I've never had a bad trip, but I've had unpleasant experiences. All I did was calmly accept what was happening because I'd already let go of both the idea that I had any real control over what I was experiencing, as well as (and most importantly) the feeling that I needed to have any control over it. I simply surrender myself to what's happening, not as an act of defeated resignation or subservience, but rather as an understanding of my place in reality and the confidence that things will be okay in the end, because literally the only time things don't turn out okay at some point in the future is when you die. Things always wind up being just fine in the end, even if they aren't ideal and you wind up a little hurt because of it.
That acceptance and willful embracing of the experience, no matter what it brings, winds up actually preventing a bad trip in and of itself. Difficult times happen, and they pass. I usually wind up feeling better for having experienced something difficult and coming out the other side anyway. Difficult experiences are where true learning and growth occur. I actually embrace such experiences themselves for that very reason. I don't wish for them, but because it is a given that they are going to happen at some time or another, I can use them to my advantage to improve as a human being.
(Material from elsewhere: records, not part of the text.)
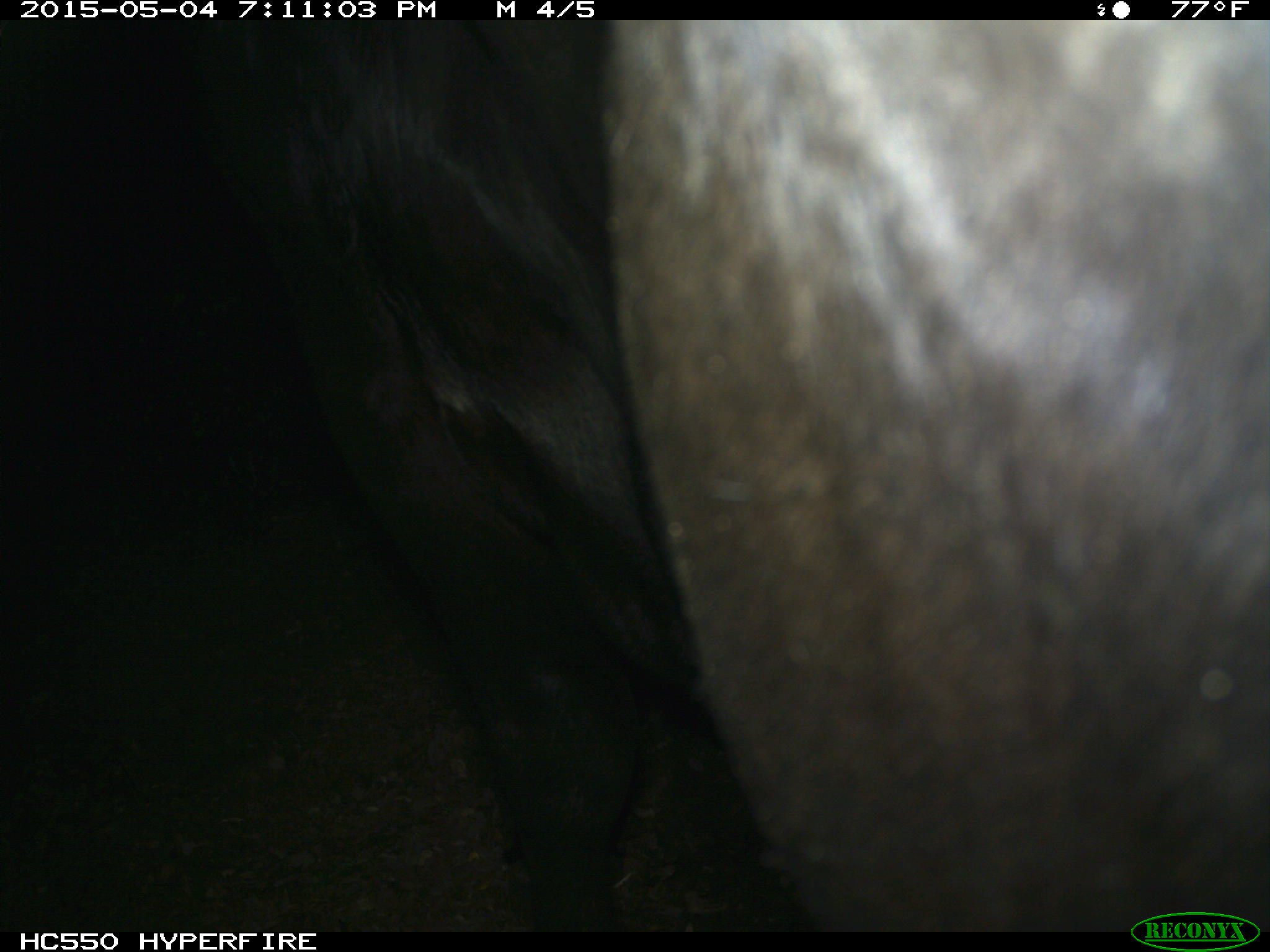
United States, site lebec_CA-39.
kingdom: Animalia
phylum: Chordata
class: Mammalia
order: Artiodactyla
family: Bovidae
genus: Bos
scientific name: Bos taurus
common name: domestic cow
These experiences are what build a solid emotional and psychological foundation. When they destroy our original foundations, it's because they were lofty, flimsy things without any real structural integrity. If this experience didn't destroy that foundation, another would. When you build yourself back up, you do it better than ever before, until experiences like that no longer pose a threat to your foundation.
The way I see it is, is there anything actually wrong or that terrible with experiencing something unpleasant? Sure, it's unpleasant and causes some suffering and discomfort, but is that always inherently a bad thing? Why? Suffering, discomfort, and unpleasant experiences are a given throughout life, you are never going to be able to avoid that. Just accept that these things happen, and rather than let them break you completely, use them as a tool to expose your weaknesses and arm yourself with that knowledge to make yourself better than before. It's good and even necessary to experience bad shit in our lives, so there's no reason to freak out when it happens. Accept and internalize what's happening--feel it, feel all of it. While you are feeling it, think of how you are going to deal with what you're feeling in a calm manner and take that time to make proactive choices that lessen the damage and discomfort and facilitate recovery and growth.